GIVEN RECORDS section start

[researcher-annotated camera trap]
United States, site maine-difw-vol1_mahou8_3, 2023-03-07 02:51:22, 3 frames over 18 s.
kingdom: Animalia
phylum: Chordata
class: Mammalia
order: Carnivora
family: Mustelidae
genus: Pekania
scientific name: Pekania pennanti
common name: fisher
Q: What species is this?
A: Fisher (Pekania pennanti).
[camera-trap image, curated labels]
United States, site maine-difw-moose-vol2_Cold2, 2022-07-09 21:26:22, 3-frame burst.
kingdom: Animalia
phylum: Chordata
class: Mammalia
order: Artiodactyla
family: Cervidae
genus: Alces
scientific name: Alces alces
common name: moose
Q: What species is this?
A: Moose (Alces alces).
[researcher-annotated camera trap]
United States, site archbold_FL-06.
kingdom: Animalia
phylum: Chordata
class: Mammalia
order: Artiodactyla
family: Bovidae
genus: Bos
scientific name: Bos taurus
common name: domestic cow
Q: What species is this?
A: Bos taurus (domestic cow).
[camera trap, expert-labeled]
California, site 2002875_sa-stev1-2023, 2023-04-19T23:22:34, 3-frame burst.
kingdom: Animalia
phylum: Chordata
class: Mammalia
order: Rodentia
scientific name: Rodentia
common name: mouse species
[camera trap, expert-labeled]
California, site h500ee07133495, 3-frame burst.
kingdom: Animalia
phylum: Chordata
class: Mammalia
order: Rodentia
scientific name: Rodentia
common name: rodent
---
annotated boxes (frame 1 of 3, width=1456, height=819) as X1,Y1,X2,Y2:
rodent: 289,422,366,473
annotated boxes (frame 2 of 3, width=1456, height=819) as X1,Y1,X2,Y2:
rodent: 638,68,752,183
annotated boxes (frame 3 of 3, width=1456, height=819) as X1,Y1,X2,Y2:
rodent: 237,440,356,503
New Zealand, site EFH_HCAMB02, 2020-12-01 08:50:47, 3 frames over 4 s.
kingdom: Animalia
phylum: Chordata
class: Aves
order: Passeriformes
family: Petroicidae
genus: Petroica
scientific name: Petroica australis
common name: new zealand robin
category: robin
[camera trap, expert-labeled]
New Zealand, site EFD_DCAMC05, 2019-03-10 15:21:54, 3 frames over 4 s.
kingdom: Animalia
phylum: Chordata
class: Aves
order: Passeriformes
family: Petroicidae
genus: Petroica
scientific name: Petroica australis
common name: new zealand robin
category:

GIVEN RECORDS section end

TASK TO CARRY OUT
Please give an exact copy of the entries above, from the line with "United States, site maine-difw-vol1_mahou8_3, 2023-03-07" down to the line with "A: Fisher (Pekania pennanti).", inclusive, and nothing else.

TASK ANSWER
United States, site maine-difw-vol1_mahou8_3, 2023-03-07 02:51:22, 3 frames over 18 s.
kingdom: Animalia
phylum: Chordata
class: Mammalia
order: Carnivora
family: Mustelidae
genus: Pekania
scientific name: Pekania pennanti
common name: fisher
Q: What species is this?
A: Fisher (Pekania pennanti).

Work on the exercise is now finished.